Historically, CO2 lasers have been employed for LTCC scribing. Here the laser is used to create a line of closely spaced holes penetrating partway into the substrate (i.e. scribes). Mechanical force is then used to snap the material along this scribe line.
Today, the CO laser is attracting increased interest as an alternative in this application. Industrial CO lasers, which were introduced to the market a few years ago by Coherent, are similar to CO2 technology, except that they output at a wavelength of ~5 µm. Absorption of this shorter wavelength in LTCC is significantly lower than at the CO2 wavelength of 10.6 µm. This allows the laser to penetrate farther into the substrate, creating a deeper scribe, which is then easier to break – see figure 3. The lower absorption also creates a smaller HAZ.
LTCC via drilling also has traditionally relied on the CO2 laser. But for this application, green wavelength USP lasers may ultimately emerge as the preferred alternative, rather than CO2. This is because USP lasers offer the best balance between quality and throughput speed. Specifically, a 50 W green USP laser can produce 30 µm vias at a rate of over 2000 holes/second in 0.60 mm ceramic. However, CO lasers could offer an alternative to USP lasers. CO lasers have demonstrated drilling ~40 µm vias in 0.65mm thick fired ceramic at ~1000 holes/second. So depending on the thickness of the ceramic and the desired diameter, both USP and CO lasers are excellent choices for via drilling in LTCC.
Figure 3: Cross section of 0.6mm thick scribed LTCC. The comparison shows the CO laser’s scribe penetrating further and generating higher aspect ratio holes due to its lower absorption in the ceramic.
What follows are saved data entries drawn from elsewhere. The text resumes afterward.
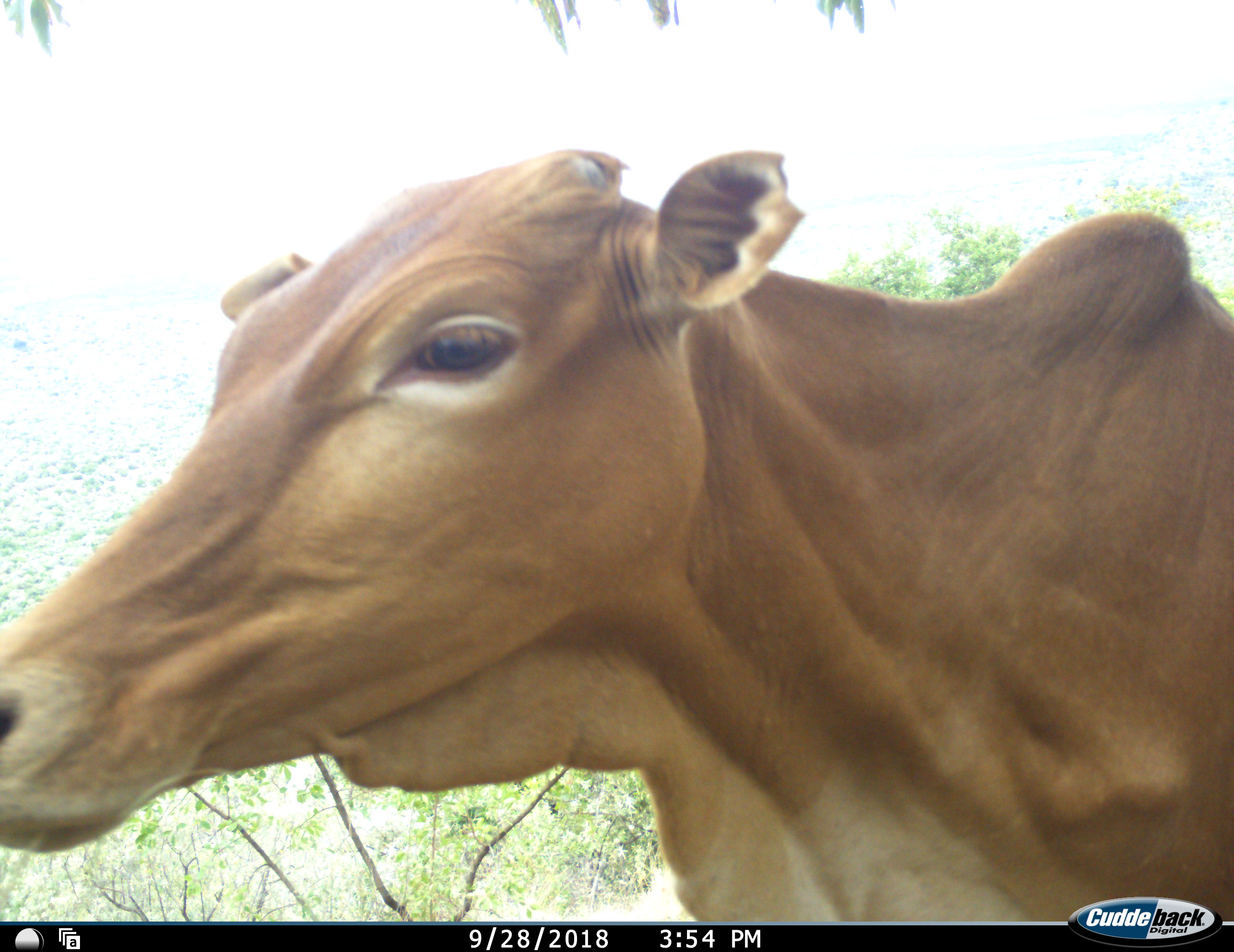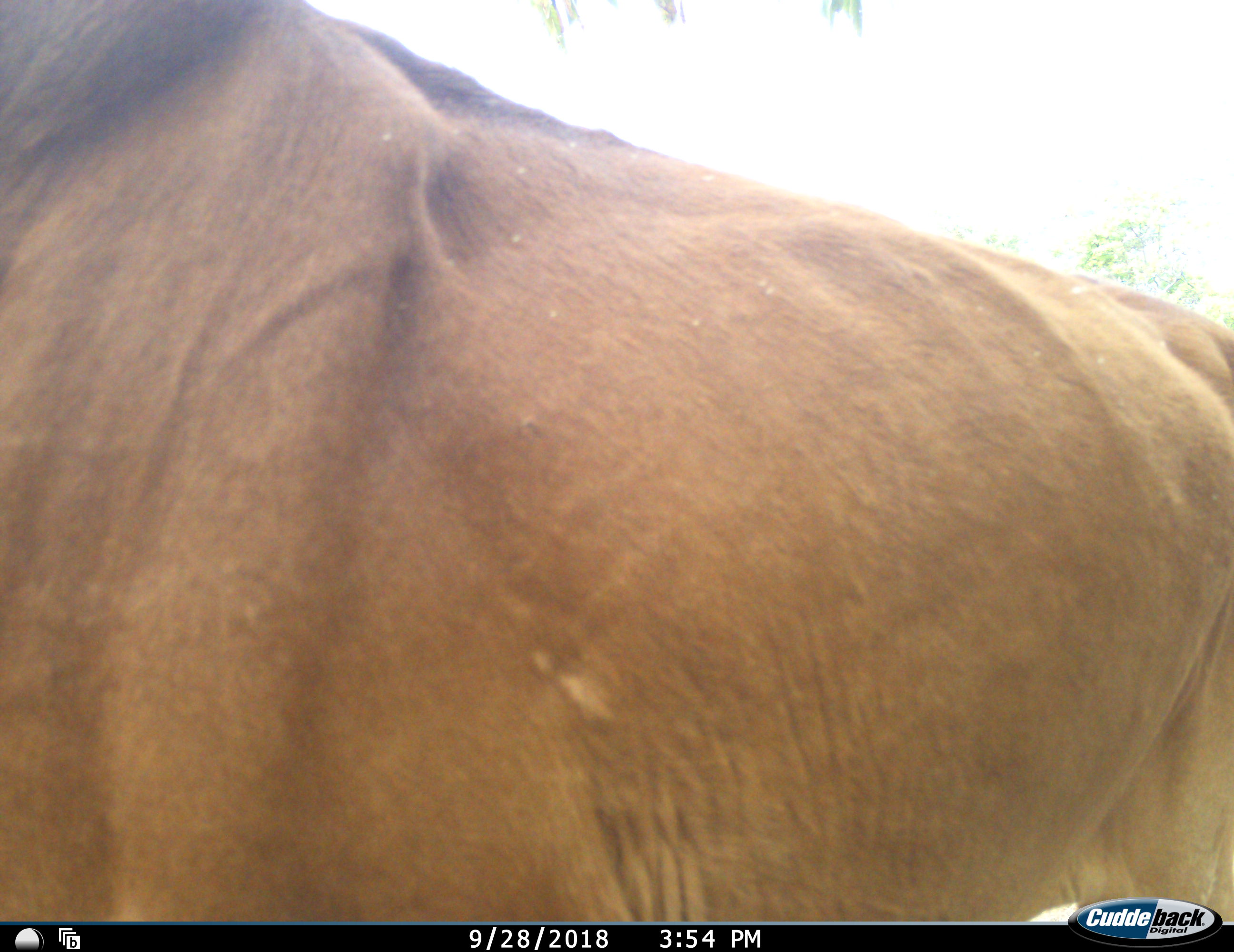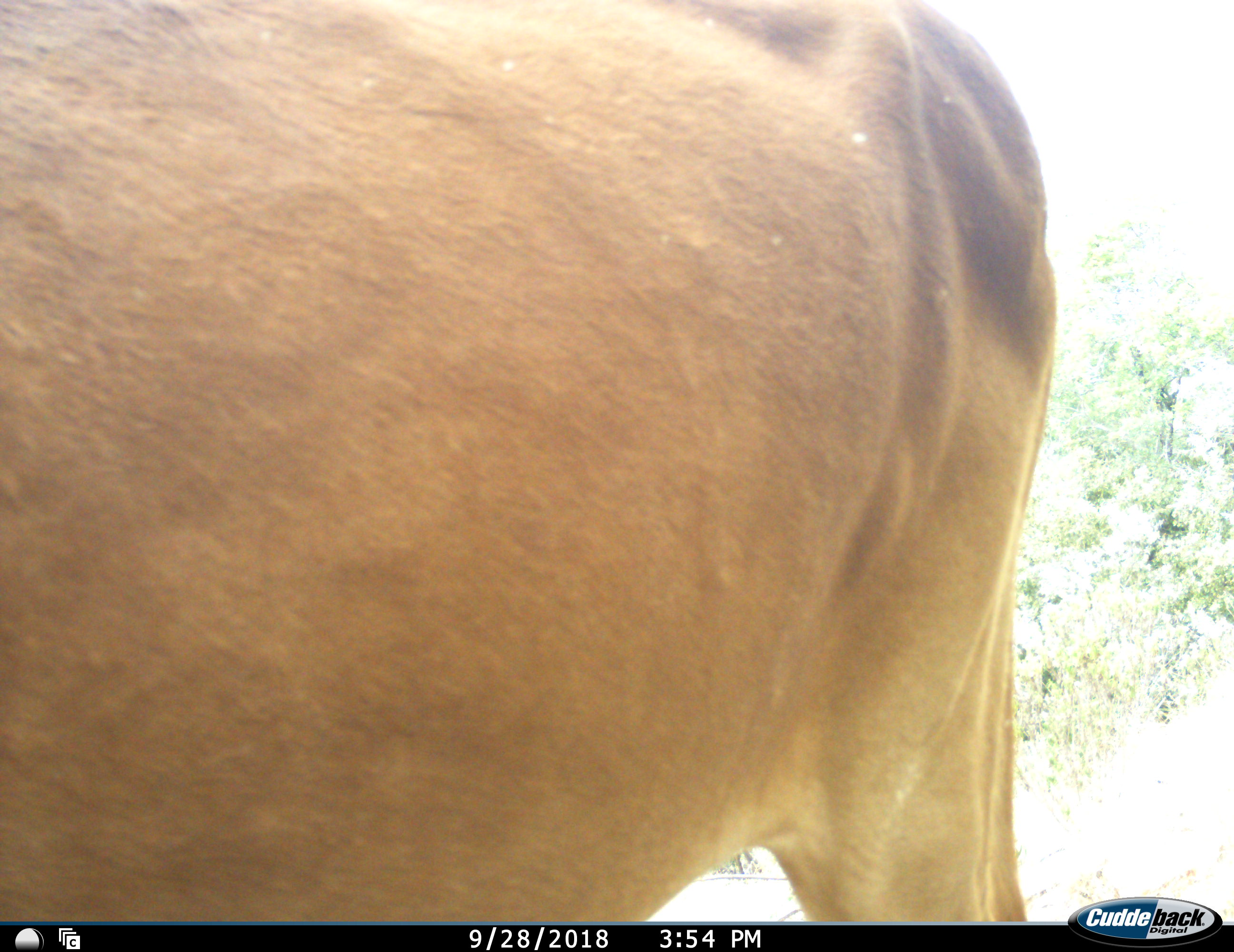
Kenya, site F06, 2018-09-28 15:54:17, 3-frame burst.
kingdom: Animalia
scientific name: Animalia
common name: animal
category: domesticanimal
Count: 1.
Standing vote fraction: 30%.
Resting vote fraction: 0%.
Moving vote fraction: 80%.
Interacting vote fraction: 0%.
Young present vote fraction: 0%.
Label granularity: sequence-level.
The CO2 process also shows more charring at the entrance and larger diameter holes.
Similar, fundamental benefits
In conclusion, while semiconductor packaging currently uses a diverse range of laser technologies, they all offer similar fundamental benefits. Specifically, these include non-contact processing that produces highly precise features, usually with minimal effect on surrounding material, and often at high throughput. Plus, laser processing is “green” in that it frequently eliminates the need to use chemicals that are hazardous to use or difficult to dispose.
By Dirk Müller, Rainer Pätzel, George Oulundsen, Hatim Haloui and Ed Rea, Coherent Inc.